■ Extract ■

— start —

The list of possible missions for the
New Frontiers program are pre-selected by a panel of scientists once a decade
in a process that sets exploration priorities known as the Decadal
Survey. For this current competition, NASA’s managers added two
additional targets, Saturn’s moons Enceladus and Titan.
The New Frontiers missions that have
been publicly described include proposals that emphasize composition
measurements to address the formation and evolution of the solar system
(the CONDOR and CORSAIR comet sample return and the SPRITE Saturn probe
proposals) or the formation and evolution of terrestrial worlds (the VISAGE and
VICI Venus atmospheric probe-landers and the lunar Moonrise sample return
proposals). The ELF Enceladus mission, the Titan Oceanus orbiter, and the
Titan Dragonfly rotocraft would explore their target worlds for habitability
and signs of life. The latter two missions also would continue the
broader exploration of Titan.
The selection of any of these missions
would significantly advance planetary science. NASA will choose among
them based on two criteria: Would the proposed mission likely meet its
scientific goals? How feasible is the mission technically within the
budget cap of $850 million for the spacecraft, instruments, and mission
operations? (Additional costs such as launch would raise the final cost
to around $1 billion.) The review process is thorough and daunting; any
weaknesses on either criterion can disqualify a proposal or cause it to be
ranked poorly compared to its competitors.

— end —

■ Instructions for the task ■
Continue the piece on NASA's New Frontiers mission proposals, starting after its last sentence.

■ Source data ■
— start —

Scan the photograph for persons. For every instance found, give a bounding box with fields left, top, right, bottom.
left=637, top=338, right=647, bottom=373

— end —

■ Response to the exercise ■
NASA expects to select two to three of
these proposed missions this fall for further definition and review. The
winning mission will be chosen from this short list by mid-2019 for launch no
later than 2025. Travel time to the selected destination could be as
short as a few days or as long as twelve years.
 |
| Dates for key events in the proposed New Frontiers missions. *Proposing teams have not given dates for the Moonrise and Dragonfly Titan missions. Dates shown are my best estimates based on the requirement to launch by the end of 2025 and flight times to reach destinations. |
Venus In Situ Explorer
 |
Two of the proposed New Frontiers
missions would return to land on Venus.
Image from the Soviet Venera 13 lander.
Credit: Brown University
/ Vernadsky Institute / Olivier de Goursac
|
Two key questions have led the two
Decadal Surveys (published in 2002 and 2012) to include a mission to directly
sample the atmosphere and surface of Venus.
The first is how terrestrial planets formed and the second is how Venus
evolved from a world that likely had a moderate climate with oceans to its
present hellish conditions. As the 2002
Decadal Survey report notes, “Venus and Earth may have had very similar surface
conditions early in their histories, but Venus’s subsequent evolution was
different from Earth’s, developing an environment unsuitable for life. However,
Venus is still a dynamic world with active geochemical cycles and non-equilibrium
environments in the clouds and near surface that are not understood.”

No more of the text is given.